• [Tasks to complete]:
1 – According to the charity finances text, on what date did the Government announce its rescue package for the sector?
2 – List every sum of money named in the charity finances text.
3 – Copy the passage of the charity finances text between "On 8 April, the" and "Emergencies Trust appeal.", inclusive.

• [Text]:
The COVID-19 pandemic is having a significant impact on charity finances. During these uncertain times, many trustees will be thinking about the cash required to enable a charity to maintain services while seeing a rise in demand.
Delivering services differently and remotely, furloughing staff, lost income and what the future will look like after the pandemic are all likely to be high on the list of trustees’ considerations. Trustees should also be thinking about the spectre of insolvency, and the personal impact on the clients and staff of the charity winding up.
In the first of two updates on charity finances, we look at the latest on the following:
It is worth remembering that trustees have a duty to act in the best interests of furthering the charitable objects of the organisation. Placing this at the heart of discussions should help boards to focus on what needs to be done and when to make difficult decisions.
On 8 April, the Government announced a £750 million rescue package for the sector.
Of that money, some £360 million will go to charities delivering frontline services (with £200 million dedicated to hospices and charities such as Citizens Advice), with another £370 million aimed at smaller charities funded by the National Lottery Community Fund also contributing to the pandemic efforts. The proposed ‘Big Night In’ hosted by BBC One and co-organised with Children in Need and Comic Relief is forecast to generate further funds matched by the Government. The Government has also donated a further £20 million to the National Emergencies Trust appeal.

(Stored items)
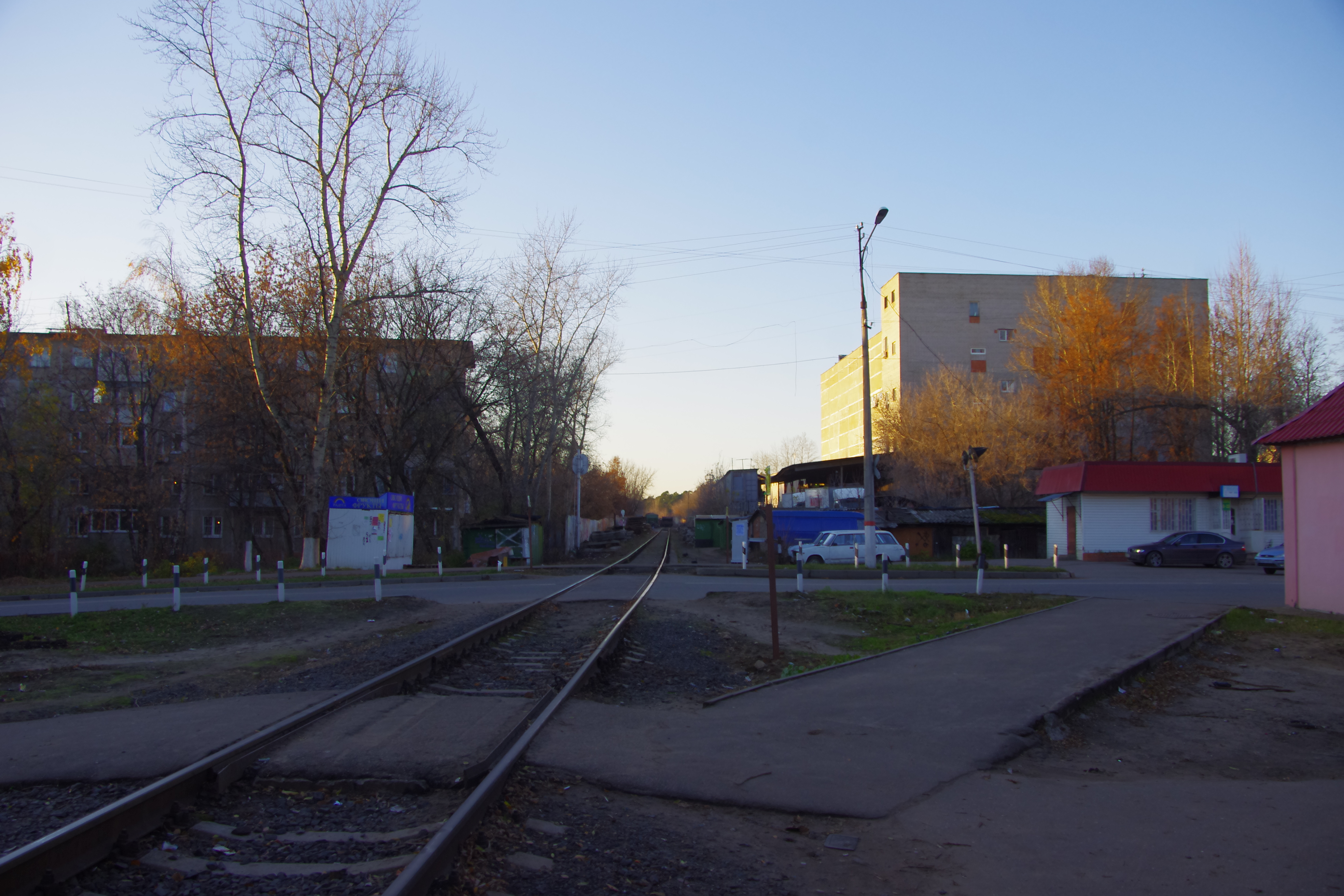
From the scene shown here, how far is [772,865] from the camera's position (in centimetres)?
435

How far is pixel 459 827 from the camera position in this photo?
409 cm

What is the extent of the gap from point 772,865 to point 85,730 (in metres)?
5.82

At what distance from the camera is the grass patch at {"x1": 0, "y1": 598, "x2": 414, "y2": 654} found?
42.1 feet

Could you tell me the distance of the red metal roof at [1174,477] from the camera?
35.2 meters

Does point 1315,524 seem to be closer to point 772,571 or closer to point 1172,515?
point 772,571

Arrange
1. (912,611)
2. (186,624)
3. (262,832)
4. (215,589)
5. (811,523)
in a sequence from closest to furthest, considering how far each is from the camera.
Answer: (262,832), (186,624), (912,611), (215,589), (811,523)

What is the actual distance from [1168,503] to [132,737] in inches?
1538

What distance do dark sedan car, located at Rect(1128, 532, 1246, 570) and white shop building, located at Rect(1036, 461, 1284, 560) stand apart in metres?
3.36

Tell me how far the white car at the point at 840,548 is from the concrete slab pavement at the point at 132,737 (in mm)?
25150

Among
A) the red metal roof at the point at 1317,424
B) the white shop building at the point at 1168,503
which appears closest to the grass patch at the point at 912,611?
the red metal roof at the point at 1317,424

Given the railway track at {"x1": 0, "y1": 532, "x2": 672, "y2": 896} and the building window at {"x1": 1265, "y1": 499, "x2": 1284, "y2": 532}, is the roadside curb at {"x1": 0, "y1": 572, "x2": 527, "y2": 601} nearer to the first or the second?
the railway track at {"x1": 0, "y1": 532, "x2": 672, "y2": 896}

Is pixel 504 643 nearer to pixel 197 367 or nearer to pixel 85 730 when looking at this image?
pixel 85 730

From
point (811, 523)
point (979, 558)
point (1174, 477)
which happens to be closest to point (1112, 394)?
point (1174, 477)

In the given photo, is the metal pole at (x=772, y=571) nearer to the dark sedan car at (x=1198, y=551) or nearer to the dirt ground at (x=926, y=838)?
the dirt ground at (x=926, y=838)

• [Task solutions]:
1 – On 8 April

2 – £750 million, £360 million, £200 million, £370 million, £20 million

3 –
On 8 April, the Government announced a £750 million rescue package for the sector.
Of that money, some £360 million will go to charities delivering frontline services (with £200 million dedicated to hospices and charities such as Citizens Advice), with another £370 million aimed at smaller charities funded by the National Lottery Community Fund also contributing to the pandemic efforts. The proposed ‘Big Night In’ hosted by BBC One and co-organised with Children in Need and Comic Relief is forecast to generate further funds matched by the Government. The Government has also donated a further £20 million to the National Emergencies Trust appeal.